Problem description: Retype the data below verbatim; pictures do not belong in the copy.

Dataset:
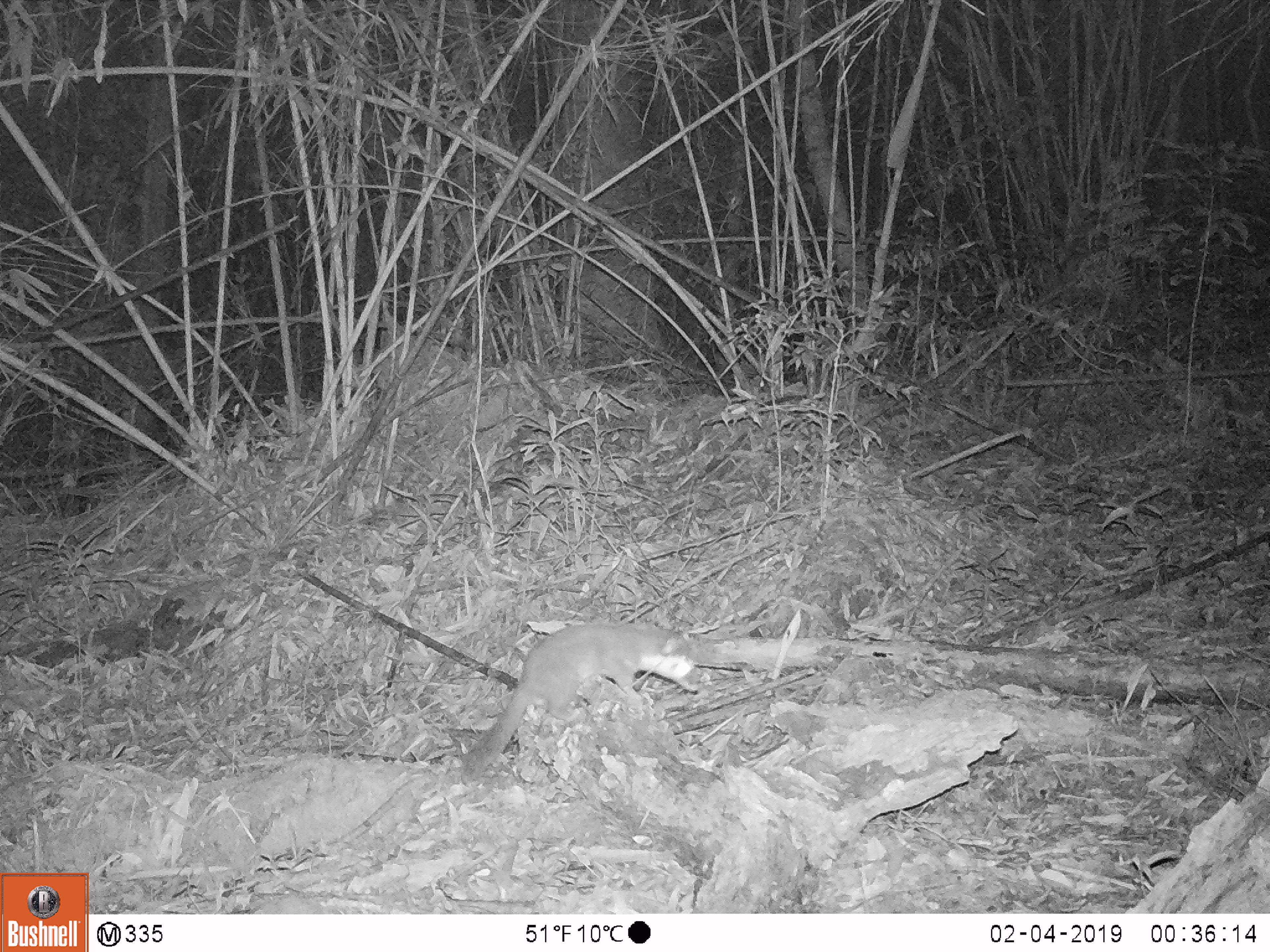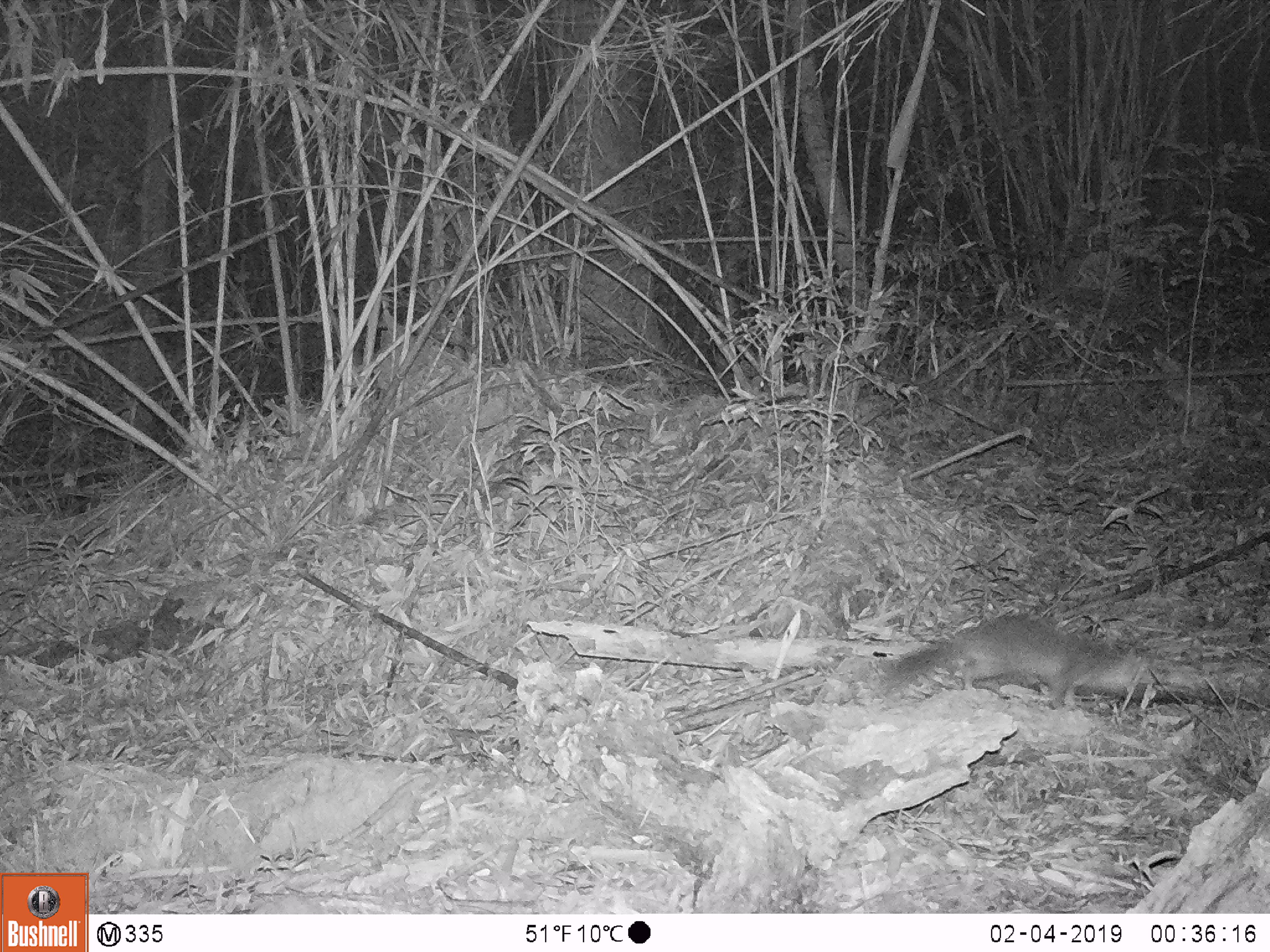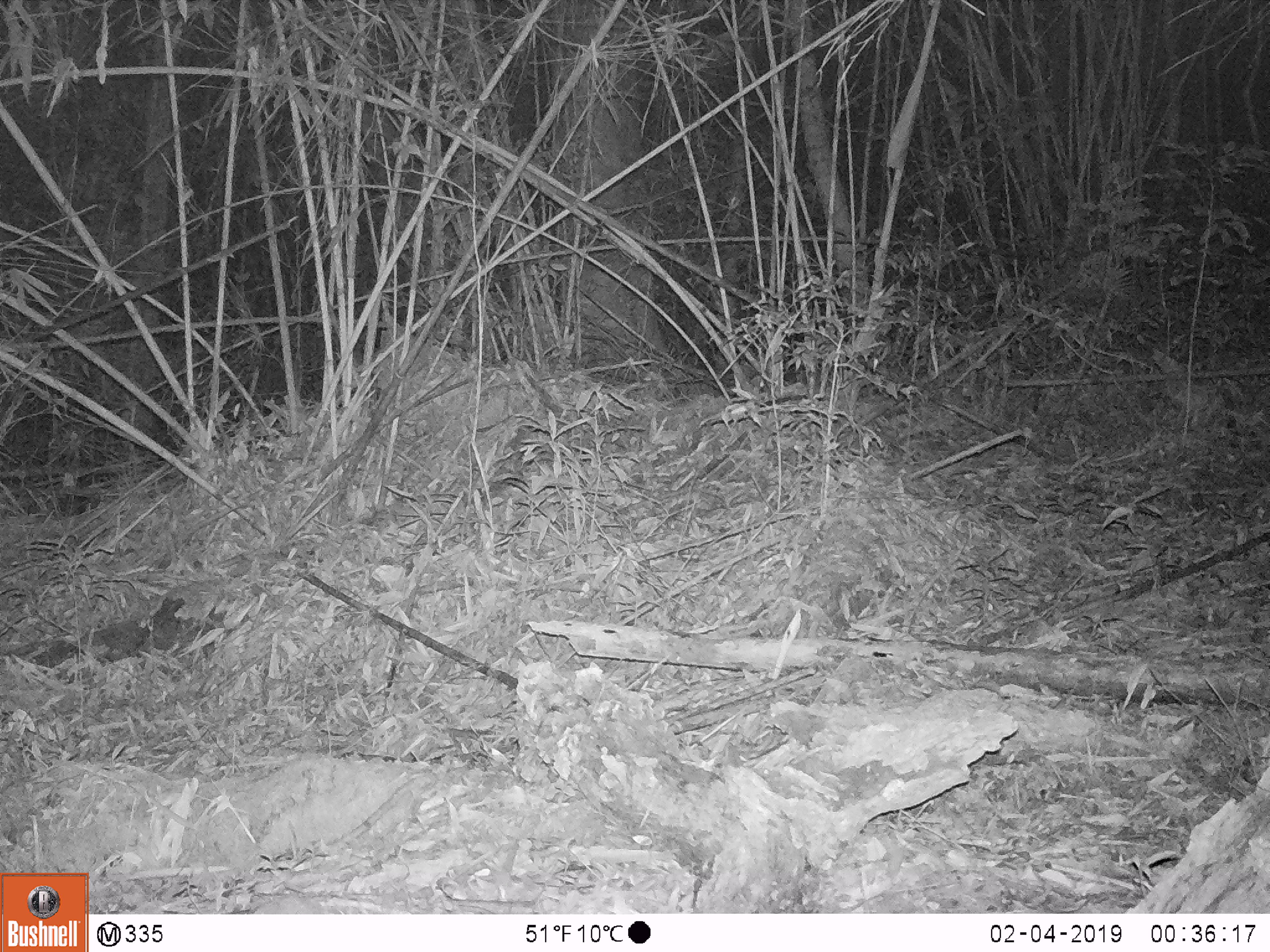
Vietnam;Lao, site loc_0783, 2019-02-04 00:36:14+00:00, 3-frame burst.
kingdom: Animalia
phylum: Chordata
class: Mammalia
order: Carnivora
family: Mustelidae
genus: Melogale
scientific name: Melogale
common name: ferret badger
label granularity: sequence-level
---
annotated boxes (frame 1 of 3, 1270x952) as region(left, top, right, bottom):
ferret badger: region(458, 620, 701, 790)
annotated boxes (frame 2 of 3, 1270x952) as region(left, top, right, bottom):
ferret badger: region(872, 610, 1140, 718)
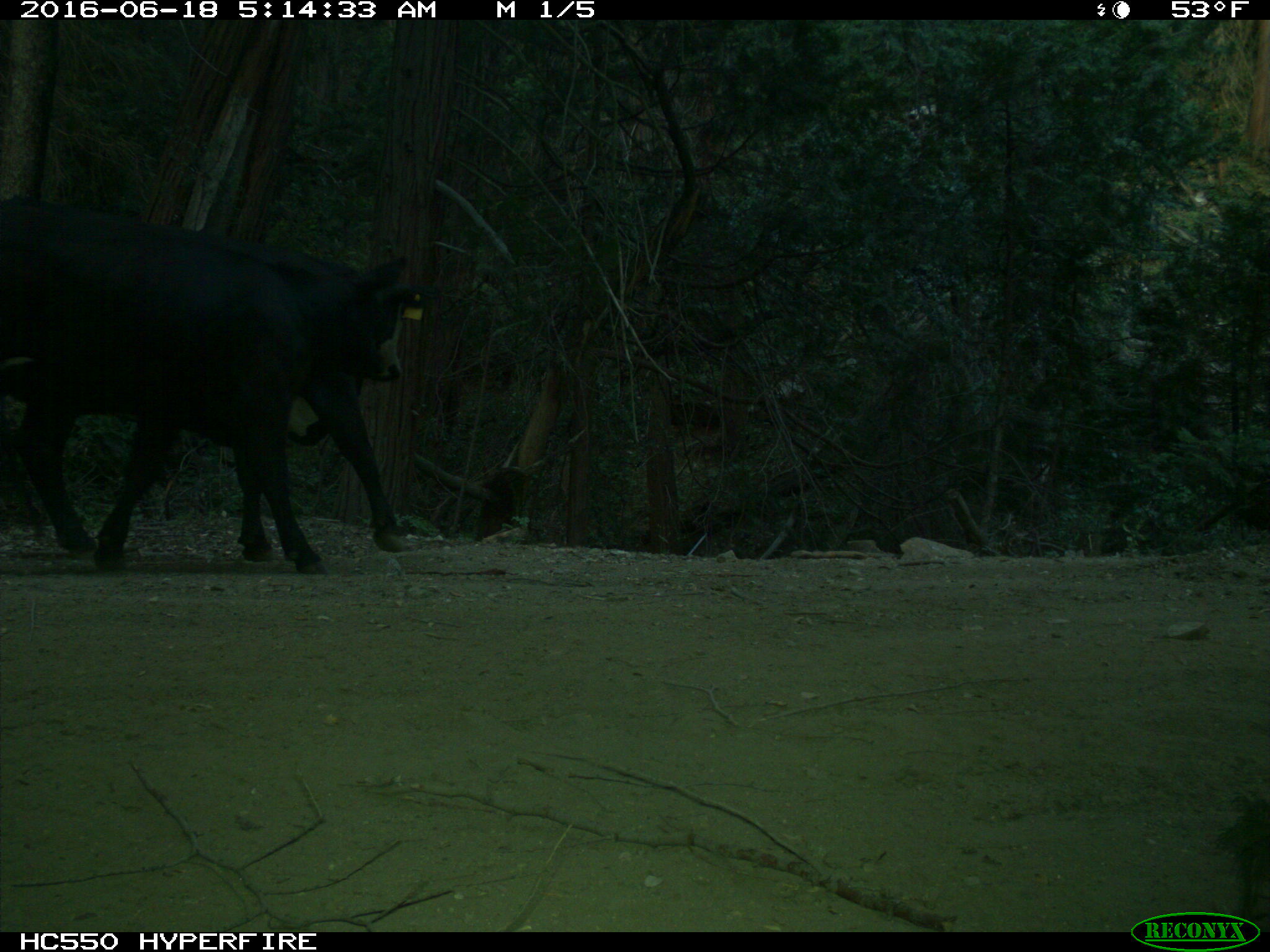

Response area:
Vietnam;Lao, site loc_0783, 2019-02-04 00:36:14+00:00, 3-frame burst.
kingdom: Animalia
phylum: Chordata
class: Mammalia
order: Carnivora
family: Mustelidae
genus: Melogale
scientific name: Melogale
common name: ferret badger
label granularity: sequence-level
---
annotated boxes (frame 1 of 3, 1270x952) as region(left, top, right, bottom):
ferret badger: region(458, 620, 701, 790)
annotated boxes (frame 2 of 3, 1270x952) as region(left, top, right, bottom):
ferret badger: region(872, 610, 1140, 718)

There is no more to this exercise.